#### [EXCERPT TO READ]
The US government is considering a massive plan to store almost all scientific data generated by federal agencies in publicly accessible digital repositories. The aim is for the kind of data access and sharing currently enjoyed by genome researchers via GenBank, or astronomers via the National Virtual Observatory, but for the whole of US science.

Scientists would then be able to access data from any federal agency and integrate it into their studies. For example, a researcher browsing an online journal article on the spread of a disease could not only pull up the underlying data, but mesh them with information from databases on agricultural land use, weather and genetic sequences.

Nature has learned that a draft strategic plan will be drawn up by next autumn by a new Interagency Working Group on Digital Data (IWGDD). It represents 22 agencies, including the National Science Foundation (NSF), NASA, the Departments of Energy, Agriculture, and Health and Human Services, and other government branches including the Office of Science and Technology Policy.

The group's first step is to set up a robust public infrastructure so all researchers have a permanent home for their data. One option is to create a national network of online data repositories, funded by the government and staffed by dedicated computing and archiving professionals. It would extend to all communities a model similar to the Arabidopsis Information Resource, in which 20 staff serve 13,000 registered users and 5,000 labs.

Agreeing standards is like Middle East peacekeeping — every detail has to be agreed on.

The group then aims to help scientific communities create standards to let databases in one field talk to others in different disciplines. That will be no mean feat. Even scientists in highly organized 'big science' fields such as genomics and astronomy, who routinely work with large shared data sets, encounter problems when trying to carry out sophisticated calculations using data from different communities.

#### [EXERCISE INSTRUCTIONS]
Using the passage on federal science data, decide whether each statement agrees with it, answering yes or no and quoting the words that settle it: (a) The new working group represents 22 agencies. (b) At the Arabidopsis Information Resource, 20 staff serve 5,000 registered users. (c) The group's first step is to help communities create standards so databases in different fields can talk to each other.

#### [DATASET EXTRACT]
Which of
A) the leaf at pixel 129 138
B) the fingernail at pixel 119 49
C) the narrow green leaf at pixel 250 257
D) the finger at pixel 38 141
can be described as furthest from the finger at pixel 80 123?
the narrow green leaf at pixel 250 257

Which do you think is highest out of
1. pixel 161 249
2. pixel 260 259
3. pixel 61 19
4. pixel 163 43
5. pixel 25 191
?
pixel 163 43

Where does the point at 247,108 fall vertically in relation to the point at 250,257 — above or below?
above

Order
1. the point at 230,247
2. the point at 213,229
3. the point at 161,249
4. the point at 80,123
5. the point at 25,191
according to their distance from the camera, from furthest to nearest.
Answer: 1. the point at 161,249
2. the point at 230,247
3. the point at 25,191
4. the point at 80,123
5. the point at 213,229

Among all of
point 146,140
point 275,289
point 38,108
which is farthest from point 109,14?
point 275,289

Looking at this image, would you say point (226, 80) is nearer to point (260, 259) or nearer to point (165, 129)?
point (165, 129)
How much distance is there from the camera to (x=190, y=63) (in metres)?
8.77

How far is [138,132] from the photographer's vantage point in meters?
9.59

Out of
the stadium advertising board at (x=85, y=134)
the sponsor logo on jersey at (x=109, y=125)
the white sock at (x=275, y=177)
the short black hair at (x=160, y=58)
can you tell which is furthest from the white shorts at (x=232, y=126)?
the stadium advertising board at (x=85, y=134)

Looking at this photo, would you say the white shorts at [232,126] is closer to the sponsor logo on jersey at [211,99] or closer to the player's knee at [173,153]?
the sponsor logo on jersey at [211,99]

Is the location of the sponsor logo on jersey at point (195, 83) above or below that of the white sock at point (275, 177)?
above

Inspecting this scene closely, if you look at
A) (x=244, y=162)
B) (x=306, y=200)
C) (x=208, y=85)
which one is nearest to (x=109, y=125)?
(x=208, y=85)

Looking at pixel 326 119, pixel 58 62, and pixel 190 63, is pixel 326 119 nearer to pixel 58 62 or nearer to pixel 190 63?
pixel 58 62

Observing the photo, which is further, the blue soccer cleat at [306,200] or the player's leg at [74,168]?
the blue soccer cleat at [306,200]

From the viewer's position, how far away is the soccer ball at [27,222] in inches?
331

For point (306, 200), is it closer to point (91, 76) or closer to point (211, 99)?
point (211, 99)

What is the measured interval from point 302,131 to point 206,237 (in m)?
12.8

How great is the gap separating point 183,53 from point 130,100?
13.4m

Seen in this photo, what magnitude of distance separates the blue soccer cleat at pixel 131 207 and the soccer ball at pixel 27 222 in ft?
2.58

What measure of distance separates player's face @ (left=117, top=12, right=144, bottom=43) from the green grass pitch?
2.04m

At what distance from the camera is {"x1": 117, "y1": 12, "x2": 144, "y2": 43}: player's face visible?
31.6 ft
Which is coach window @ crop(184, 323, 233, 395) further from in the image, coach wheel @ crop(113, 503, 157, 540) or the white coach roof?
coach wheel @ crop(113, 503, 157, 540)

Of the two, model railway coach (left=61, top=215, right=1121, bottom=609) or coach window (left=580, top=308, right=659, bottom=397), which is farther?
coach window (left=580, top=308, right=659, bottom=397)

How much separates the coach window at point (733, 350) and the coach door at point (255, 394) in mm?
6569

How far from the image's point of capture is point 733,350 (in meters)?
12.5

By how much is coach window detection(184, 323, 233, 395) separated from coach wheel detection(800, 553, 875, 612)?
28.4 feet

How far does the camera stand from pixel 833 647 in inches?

#### [RESPONSE AREA]
(a) Yes: "It represents 22 agencies"
(b) No: "20 staff serve 13,000 registered users and 5,000 labs"
(c) No: "The group's first step is to set up a robust public infrastructure so all researchers have a permanent home for their data"